◆ EXERCISE AIM ◆
Please copy the headache article from "Giant cell arteritis" to "its final stage.", swapping every "arteries" for "blood vessels".

SELECTED PASSAGE Block Start

Here’s how to identify types of headaches
If there were an underdog in the directory of medical symptoms, it would be the headache.
“Headaches are often ignored by patients who prefer to self-medicate. They’d rather pop a pill than investigate the cause,” explains physiotherapist Dr Anjana Laungani at her Bandra clinic Physio Rehab.
This may provide temporary relief without solving the cause of the pain. A headache, says Laungani, could be a red flag for a more serious condition.
While the pain manifests in the head or upper neck, the cause could be located in a completely different part of the body.
“Headaches are a general symptom. There are life-threatening headaches and red flag ones. These could be caused by a tumour or bleeding in the brain,” she warns.
Either way, ignoring the pain in your noggin, isn’t advisable. Here’s a guide to the types of headaches that warrant a visit to the doctor.
Cervicogenic headaches: This kind of headache is characterised by pain emerging from the back of the neck, in the junction between the skull and the upper neck. These headaches are named after the cervical spine or C2 junction from where they originate. “The pain is common since it is triggered by poor posture. You are likely to suffer from this if you have a tendency to slouch or hunch for prolonged periods of time since it can jam your C2 junction,” says Laungani.
The condition, says Laungani, affects patients of all ages. It is increasingly prevalent among teenagers owing to bad posture. The doctor blames technology, too. “Kids are always slouching with their tablets and cell phones. Young working professionals are also susceptible due to long hours of sedentary lifestyles including spending hours behind a desk,” she says.
Symptoms: Those suffering from this condition may also experience tightness of the upper trapezius (area between the upper neck and skull), levator scapulae (part of the shoulder blade), sternocleidomastoid (muscle on the front of the neck), pectoralis major and minor (chest muscles), suboccipital muscles (between the skull and the neck) and the scalene muscles (front of the neck).
“Once this condition is diagnosed through the classical features, we would implement soft tissue release which is like a medical massage to relax the knots in the muscles and release trigger points. Then we would initiate the dry needling technique which involves inserting needles into the muscles to relieve pain,” explains Laungani. It’s important, she says, to relieve the patient of the pain first, then work on strengthening the core muscles in the neck through exercise.
Giant cell arteritis headaches: This headache is caused by inflammation of the lining of the arteries. It commonly affects the arteries around the temples. Hence, it is also called temporal arteritis.
Symptoms: Apart from a headache, this condition also has symptoms like jaw pain, blurred or double vision, scalp tenderness, fever and weight loss. “Generally observed among people above the age of 50, it can be diagnosed by a biopsy of the temporal blood vessels,” explains Dr K Ravishankar, a specialist in headache medicine. His previous work includes consulting with hospitals like Jaslok and Lilavati.
The cause is treatable through proper medication. Ignoring this condition, warns Ravishankar, could lead to permanent loss of vision in its final stage.
Computer vision headache: This is probably the most common kind of headache, and is caused by constant exposure to bright light (the kind emitted from computers and handheld devices). Additional symptoms apart from headache include fatigue, blurred vision, double vision, neck pain and redness in the eye.

SELECTED PASSAGE Block End
SUPPLIED RECORDS Block Start

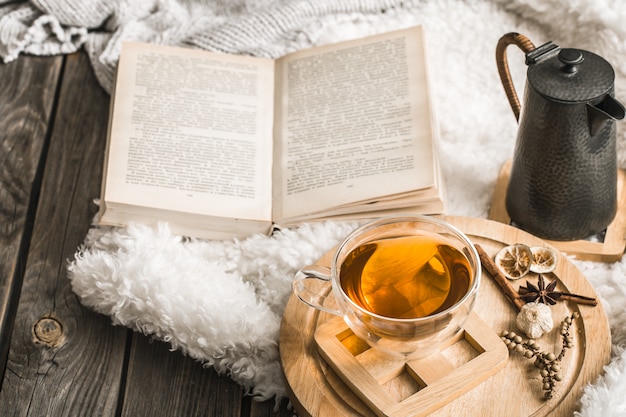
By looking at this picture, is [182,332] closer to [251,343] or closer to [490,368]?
[251,343]

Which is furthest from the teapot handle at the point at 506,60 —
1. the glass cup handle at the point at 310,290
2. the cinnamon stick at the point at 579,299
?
the glass cup handle at the point at 310,290

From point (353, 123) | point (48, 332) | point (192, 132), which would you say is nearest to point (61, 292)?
point (48, 332)

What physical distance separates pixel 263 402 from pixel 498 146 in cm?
48

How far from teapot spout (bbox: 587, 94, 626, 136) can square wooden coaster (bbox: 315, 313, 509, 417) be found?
24 cm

SUPPLIED RECORDS Block End

◆ FINISHED TASK ◆
Giant cell arteritis headaches: This headache is caused by inflammation of the lining of the blood vessels. It commonly affects the blood vessels around the temples. Hence, it is also called temporal arteritis.
Symptoms: Apart from a headache, this condition also has symptoms like jaw pain, blurred or double vision, scalp tenderness, fever and weight loss. “Generally observed among people above the age of 50, it can be diagnosed by a biopsy of the temporal blood vessels,” explains Dr K Ravishankar, a specialist in headache medicine. His previous work includes consulting with hospitals like Jaslok and Lilavati.
The cause is treatable through proper medication. Ignoring this condition, warns Ravishankar, could lead to permanent loss of vision in its final stage.